— start —

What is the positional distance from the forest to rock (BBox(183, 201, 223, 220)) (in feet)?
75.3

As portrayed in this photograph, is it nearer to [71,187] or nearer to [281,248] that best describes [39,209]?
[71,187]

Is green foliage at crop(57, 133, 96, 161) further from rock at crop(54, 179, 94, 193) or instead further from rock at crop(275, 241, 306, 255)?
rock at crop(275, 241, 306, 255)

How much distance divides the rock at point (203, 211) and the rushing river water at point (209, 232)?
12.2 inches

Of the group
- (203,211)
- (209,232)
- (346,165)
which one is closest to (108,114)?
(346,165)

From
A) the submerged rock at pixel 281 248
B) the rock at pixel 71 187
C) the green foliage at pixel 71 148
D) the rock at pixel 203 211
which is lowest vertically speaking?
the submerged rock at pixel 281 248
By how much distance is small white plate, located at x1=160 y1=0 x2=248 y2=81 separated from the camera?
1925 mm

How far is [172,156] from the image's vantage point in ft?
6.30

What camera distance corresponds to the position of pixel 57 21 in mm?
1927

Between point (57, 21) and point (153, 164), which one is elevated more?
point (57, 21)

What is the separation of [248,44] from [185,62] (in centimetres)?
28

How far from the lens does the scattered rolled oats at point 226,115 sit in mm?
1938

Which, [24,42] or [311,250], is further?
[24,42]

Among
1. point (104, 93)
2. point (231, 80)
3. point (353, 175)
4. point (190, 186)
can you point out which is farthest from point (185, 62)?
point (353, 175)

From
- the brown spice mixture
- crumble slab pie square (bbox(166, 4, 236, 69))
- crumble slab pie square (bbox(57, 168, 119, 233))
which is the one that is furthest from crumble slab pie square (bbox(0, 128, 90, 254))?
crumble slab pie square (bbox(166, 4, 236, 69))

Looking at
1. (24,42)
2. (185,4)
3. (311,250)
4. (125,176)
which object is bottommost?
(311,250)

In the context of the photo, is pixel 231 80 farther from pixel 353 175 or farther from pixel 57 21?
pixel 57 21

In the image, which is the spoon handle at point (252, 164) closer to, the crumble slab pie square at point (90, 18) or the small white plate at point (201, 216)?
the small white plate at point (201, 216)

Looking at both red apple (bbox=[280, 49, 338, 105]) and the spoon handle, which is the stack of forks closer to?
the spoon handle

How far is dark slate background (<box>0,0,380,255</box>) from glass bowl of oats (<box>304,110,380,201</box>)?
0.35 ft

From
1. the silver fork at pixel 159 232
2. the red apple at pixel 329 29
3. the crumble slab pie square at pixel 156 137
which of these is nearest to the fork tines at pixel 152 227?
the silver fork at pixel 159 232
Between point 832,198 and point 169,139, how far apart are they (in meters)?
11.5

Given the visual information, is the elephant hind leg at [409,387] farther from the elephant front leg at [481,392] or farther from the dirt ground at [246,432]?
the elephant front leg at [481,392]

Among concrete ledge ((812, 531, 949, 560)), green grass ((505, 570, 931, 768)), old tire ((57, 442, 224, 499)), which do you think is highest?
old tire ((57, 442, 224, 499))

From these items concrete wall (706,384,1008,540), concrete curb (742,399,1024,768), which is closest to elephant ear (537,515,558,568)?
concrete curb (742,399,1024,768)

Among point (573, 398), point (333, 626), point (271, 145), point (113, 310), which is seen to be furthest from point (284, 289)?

— end —

Extract, exactly, the lines above that begin at the line containing "Between point 832,198" and end at the final line of the records; add no other text.

Between point 832,198 and point 169,139, how far apart are they (in meters)?
11.5

Given the visual information, is the elephant hind leg at [409,387] farther from the elephant front leg at [481,392] or farther from the dirt ground at [246,432]?
the elephant front leg at [481,392]

Among concrete ledge ((812, 531, 949, 560)), green grass ((505, 570, 931, 768)), old tire ((57, 442, 224, 499)), which do you think is highest?
old tire ((57, 442, 224, 499))

From these items concrete wall (706,384,1008,540), concrete curb (742,399,1024,768), which is closest to elephant ear (537,515,558,568)?
concrete curb (742,399,1024,768)

Among point (573, 398), point (333, 626), point (271, 145), point (113, 310), which is seen to be furthest from point (284, 289)?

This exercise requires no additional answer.